HEY, need to fill that large blank space in your living room? A gallery wall is a fun and flexible way to display your artwork with maximum impact. I love using a gallery wall because it grows with your collection. Here’s a look at the gallery wall in our living room from last fall.
We just moved into our new home and wanted to get some art up on the walls so it felt like we lived here. The result was underwhelming, but the effort helped to empty a few boxes. Next we painted the walls. This made the living room look a whole lot better, but it still didn’t make the gallery wall very impressive!
Fast forward a few months. After a recent Sunday morning pre-yoga hanging session, Matt and I expanded the gallery wall quite a bit. A little shuffling of the stuff that was already in place, plus the addition of a few new friends and we are now on our way to a great looking gallery!
There’s not a whole lot of rhyme or reason to how I do a gallery wall.

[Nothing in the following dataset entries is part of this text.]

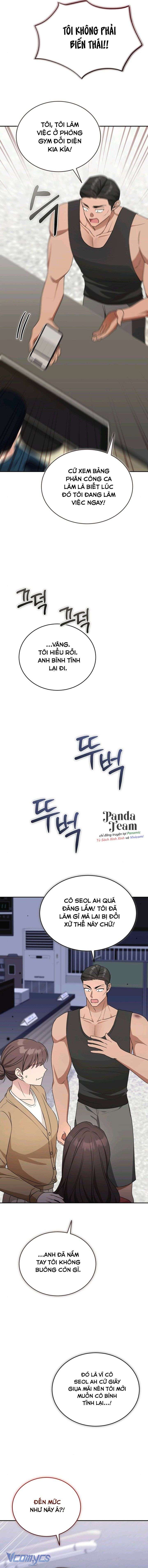 Tuyển Thủ Cứng Nhắc Nhà Bên Chap 12 - Trang 2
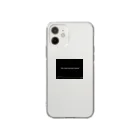 サビキクラブのthis video has been deleted  Soft Clear Smartphone Case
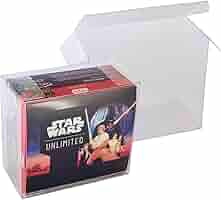 Amazon.com: Platinum Protectors Protector Case for Star Wars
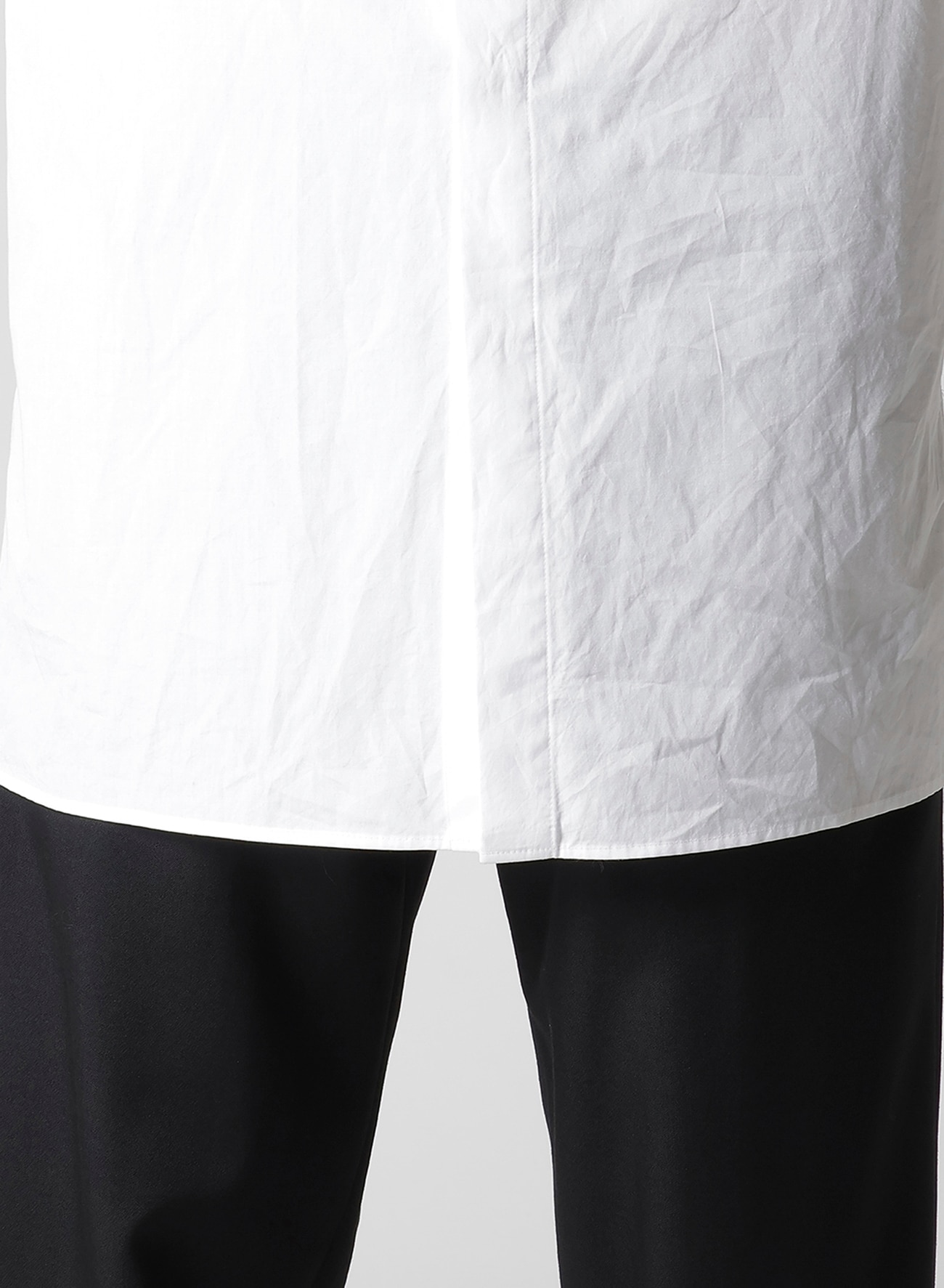 100/2 BROAD BUTTON SHIRT WITH SPARE COLLAR_8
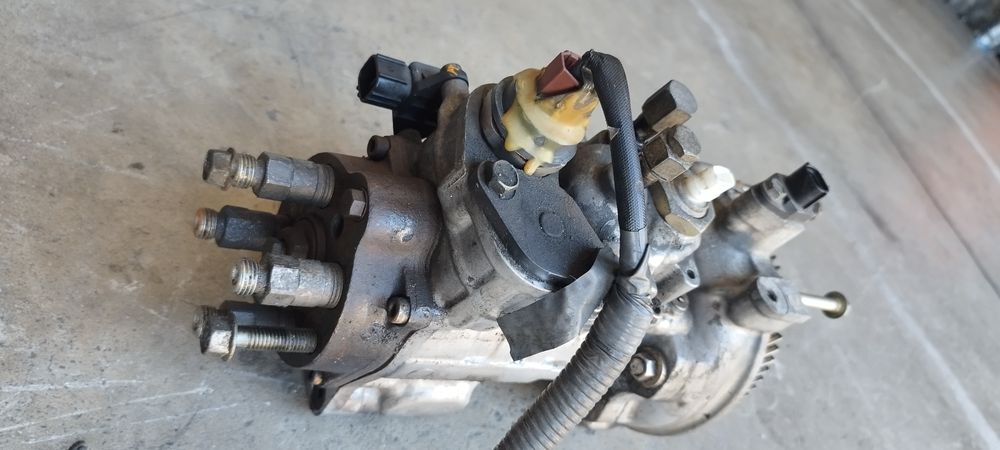 Bomba injetora Mitsubishi Canter 649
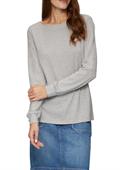 Logsleeve grau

I like to eyeball the composition once it’s up on the wall, which is a source of great frustration for my husband who gets to hang everything for me. If you examine the wall closely, there is a thread that connects each of the pieces together. I do this using either the color of the art or the size/shape of the frame, while still keeping the overall composition in mind.
It’s important to create some type of balance when composing a gallery wall. An easy way to achieve balance is to start with one large piece and build out around it. Your large piece does not have to be right in the center of your gallery in order to achieve balance. My gallery is a bit asymmetrical, with the large mirror favoring the right side of the composition. Instead of having the exact same number/shapes of artwork on either side of the grounding piece, I create balance in my gallery by incorporating the same colors/shapes/themes on both sides of my grounding piece. For example, although different sizes and in different types of frames, the tropical oil paintings on each side of the mirror create balance in the gallery wall. Also notice the role the lamp plays in balancing out the right side of the composition, which has fewer art pieces than the left.
You might recognize my little Fourth of July DIY American Flag joined the party, as well as a few other pieces that had been hidden away in boxes since the move.
As I always try to do throughout the year, I updated my gilt chalkboard with a seasonally inspired saying. I say “try” because up until the Fourth of July my chalkboard still said “give thanks”, which, while applicable all year round, was technically written for Thanksgiving. Ooops. Like my DIY typography mirror in the nursery, the saying is once again taken from a 90s alternative song.
The living room is where we spend the majority of our time, which is a good thing because it’s my favorite room in the house right now. Below is a shot of the other side of the room, which boasts lovely vertical stripes of Restoration Hardware Silver Sage and Sea Green paints. As a side note, we can’t get our fireplace to work. I guess that’s a cold-weather project because until just now I hadn’t really thought about that for months.
I also did some new styling on our TV stand with some seashells and a piece of driftwood adorned with paper flowers that I found at HomeGoods. I really need to move closer to the coast so I can quit spending money on naturally occurring objects for décor. While I always pick for shells or driftwood while I’m on vacation, I don’t think Matt would appreciate me trying to carry a piece of driftwood this large on to the plane. He was embarrassed enough when I made him carry stinky seashells home from our trip this April.
Do you have a gallery wall or are you thinking of incorporating one? Do you like my eclectic take on the wall or do you prefer sticking to a theme of matching frame colors or artwork styles?